● **MATERIALS PROVIDED**:
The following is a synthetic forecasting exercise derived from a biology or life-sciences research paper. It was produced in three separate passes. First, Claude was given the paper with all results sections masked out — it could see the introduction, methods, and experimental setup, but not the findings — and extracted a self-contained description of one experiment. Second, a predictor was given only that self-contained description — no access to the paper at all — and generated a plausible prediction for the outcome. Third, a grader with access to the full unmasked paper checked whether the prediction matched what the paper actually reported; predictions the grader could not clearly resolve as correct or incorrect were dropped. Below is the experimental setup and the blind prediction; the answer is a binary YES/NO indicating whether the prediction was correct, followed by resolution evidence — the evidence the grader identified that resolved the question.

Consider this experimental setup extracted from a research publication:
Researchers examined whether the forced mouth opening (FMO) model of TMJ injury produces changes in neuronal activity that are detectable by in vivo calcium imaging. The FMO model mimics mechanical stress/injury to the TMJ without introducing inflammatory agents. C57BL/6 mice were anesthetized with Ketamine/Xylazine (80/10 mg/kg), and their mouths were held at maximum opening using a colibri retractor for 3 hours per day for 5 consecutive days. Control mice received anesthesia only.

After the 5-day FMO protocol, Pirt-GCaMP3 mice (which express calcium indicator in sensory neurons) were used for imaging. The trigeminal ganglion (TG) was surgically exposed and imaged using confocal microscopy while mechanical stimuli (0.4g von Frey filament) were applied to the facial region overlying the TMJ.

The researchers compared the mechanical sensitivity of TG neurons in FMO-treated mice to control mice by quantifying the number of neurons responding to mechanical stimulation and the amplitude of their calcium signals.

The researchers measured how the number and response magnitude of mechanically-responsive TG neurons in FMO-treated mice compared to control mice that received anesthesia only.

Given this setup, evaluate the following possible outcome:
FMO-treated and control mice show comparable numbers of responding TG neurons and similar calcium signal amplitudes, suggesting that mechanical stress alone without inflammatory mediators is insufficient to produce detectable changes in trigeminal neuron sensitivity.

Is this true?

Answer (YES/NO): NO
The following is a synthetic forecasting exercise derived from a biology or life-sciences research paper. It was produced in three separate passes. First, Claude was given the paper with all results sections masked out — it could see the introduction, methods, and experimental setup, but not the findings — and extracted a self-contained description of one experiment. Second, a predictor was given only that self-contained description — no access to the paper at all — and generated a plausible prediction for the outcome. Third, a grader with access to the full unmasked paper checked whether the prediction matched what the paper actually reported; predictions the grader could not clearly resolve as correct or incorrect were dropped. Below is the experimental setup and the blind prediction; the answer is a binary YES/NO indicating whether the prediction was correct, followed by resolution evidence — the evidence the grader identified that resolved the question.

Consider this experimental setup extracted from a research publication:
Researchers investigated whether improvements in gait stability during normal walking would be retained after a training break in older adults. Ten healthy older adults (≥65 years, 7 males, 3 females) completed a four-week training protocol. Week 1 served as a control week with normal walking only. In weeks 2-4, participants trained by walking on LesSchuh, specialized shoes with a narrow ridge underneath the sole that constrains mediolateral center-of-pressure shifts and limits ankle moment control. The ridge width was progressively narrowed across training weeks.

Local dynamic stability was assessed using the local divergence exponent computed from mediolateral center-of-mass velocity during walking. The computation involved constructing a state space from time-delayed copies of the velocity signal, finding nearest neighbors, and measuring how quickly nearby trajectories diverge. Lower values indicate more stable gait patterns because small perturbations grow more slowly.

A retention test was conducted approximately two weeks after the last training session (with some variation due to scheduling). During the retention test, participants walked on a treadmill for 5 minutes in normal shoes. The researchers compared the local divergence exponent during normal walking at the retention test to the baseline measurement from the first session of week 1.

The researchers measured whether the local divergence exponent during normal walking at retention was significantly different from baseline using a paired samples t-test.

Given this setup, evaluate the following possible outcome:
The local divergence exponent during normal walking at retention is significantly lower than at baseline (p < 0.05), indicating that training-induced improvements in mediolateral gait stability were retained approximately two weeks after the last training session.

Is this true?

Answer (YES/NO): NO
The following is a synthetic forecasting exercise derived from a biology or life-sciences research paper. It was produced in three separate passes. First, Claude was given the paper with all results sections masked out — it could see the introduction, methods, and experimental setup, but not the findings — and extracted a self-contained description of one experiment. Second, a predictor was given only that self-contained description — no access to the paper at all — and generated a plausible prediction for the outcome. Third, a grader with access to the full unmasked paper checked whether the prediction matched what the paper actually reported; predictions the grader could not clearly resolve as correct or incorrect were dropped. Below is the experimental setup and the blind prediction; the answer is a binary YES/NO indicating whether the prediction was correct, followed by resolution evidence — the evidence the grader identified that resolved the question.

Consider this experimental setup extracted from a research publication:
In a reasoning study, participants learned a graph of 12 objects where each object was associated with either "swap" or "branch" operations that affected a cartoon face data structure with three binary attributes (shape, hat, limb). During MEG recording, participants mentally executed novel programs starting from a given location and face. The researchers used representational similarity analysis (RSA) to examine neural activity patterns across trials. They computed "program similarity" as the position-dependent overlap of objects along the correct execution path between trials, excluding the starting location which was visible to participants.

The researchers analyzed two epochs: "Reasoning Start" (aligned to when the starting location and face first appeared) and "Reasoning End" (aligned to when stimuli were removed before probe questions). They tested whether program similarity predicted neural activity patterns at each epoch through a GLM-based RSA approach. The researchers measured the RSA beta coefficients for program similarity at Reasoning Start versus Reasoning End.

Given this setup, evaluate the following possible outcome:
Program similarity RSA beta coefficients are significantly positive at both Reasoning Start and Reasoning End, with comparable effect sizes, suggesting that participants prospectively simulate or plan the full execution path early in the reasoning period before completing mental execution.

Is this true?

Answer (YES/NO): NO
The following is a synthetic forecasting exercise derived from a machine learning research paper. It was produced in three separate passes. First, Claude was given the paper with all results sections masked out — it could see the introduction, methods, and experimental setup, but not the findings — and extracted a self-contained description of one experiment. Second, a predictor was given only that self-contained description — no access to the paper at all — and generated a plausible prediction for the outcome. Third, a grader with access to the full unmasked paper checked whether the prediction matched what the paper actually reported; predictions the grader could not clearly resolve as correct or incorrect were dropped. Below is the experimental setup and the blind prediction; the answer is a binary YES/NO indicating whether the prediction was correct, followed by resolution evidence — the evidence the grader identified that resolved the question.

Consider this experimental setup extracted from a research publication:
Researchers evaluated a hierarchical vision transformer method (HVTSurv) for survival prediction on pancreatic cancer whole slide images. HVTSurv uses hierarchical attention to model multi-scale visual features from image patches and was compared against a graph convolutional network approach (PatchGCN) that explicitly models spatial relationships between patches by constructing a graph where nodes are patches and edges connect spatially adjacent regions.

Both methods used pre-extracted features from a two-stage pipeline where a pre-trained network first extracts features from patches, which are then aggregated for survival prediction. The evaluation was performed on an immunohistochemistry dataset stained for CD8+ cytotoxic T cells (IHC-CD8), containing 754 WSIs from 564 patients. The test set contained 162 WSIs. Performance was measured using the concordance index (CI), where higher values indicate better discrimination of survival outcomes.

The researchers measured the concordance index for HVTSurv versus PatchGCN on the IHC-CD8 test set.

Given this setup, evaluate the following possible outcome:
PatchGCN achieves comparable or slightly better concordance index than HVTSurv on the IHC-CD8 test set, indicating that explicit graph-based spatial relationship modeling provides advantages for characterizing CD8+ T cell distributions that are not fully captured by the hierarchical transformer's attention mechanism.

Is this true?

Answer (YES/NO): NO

● **YOUR TASK**: Start printing at the line with "PatchGCN achieves comparable" and stop after the final line of the listing above, keeping every line exact.

● **ANSWER FOR THE TASK**:
PatchGCN achieves comparable or slightly better concordance index than HVTSurv on the IHC-CD8 test set, indicating that explicit graph-based spatial relationship modeling provides advantages for characterizing CD8+ T cell distributions that are not fully captured by the hierarchical transformer's attention mechanism.

Is this true?

Answer (YES/NO): NO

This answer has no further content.